▸ **EXERCISE BRIEF**
The line containing "60 Piece Little Green Men Jigsaw Puzzle" and each line after it, through the final line of the data, are to be retyped exactly, with pictures left out.

───── MATERIAL SHOWN ─────

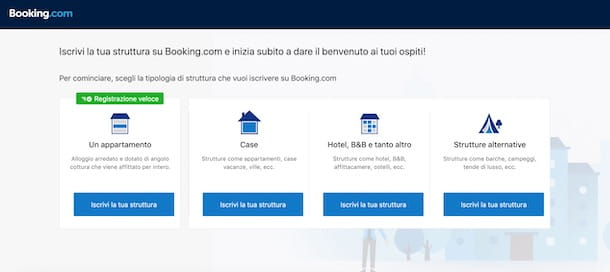 Affittare su Booking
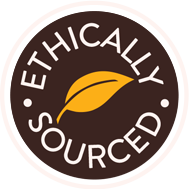 badge-ethically sourced
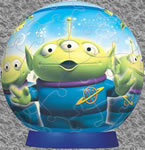 60 Piece Little Green Men Jigsaw Puzzle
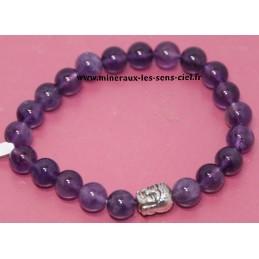 Bracelet Boules 8mm pierre Améthyste avec Bouddha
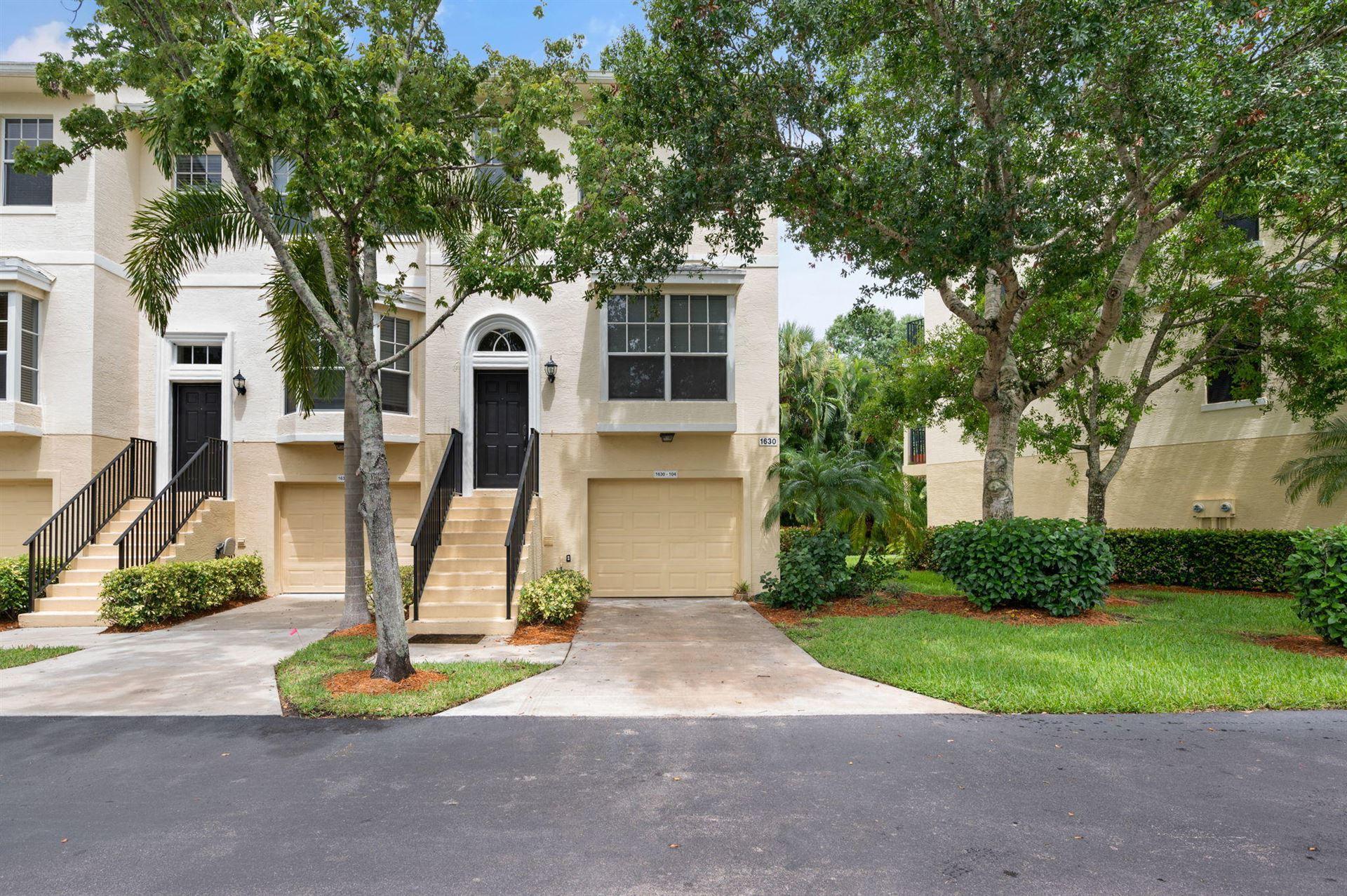 1630 42nd Square #104, Vero Beach, FL 32960 - #: RX-10728350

─────

▸ **RESULT**
 60 Piece Little Green Men Jigsaw Puzzle
 Bracelet Boules 8mm pierre Améthyste avec Bouddha
 1630 42nd Square #104, Vero Beach, FL 32960 - #: RX-10728350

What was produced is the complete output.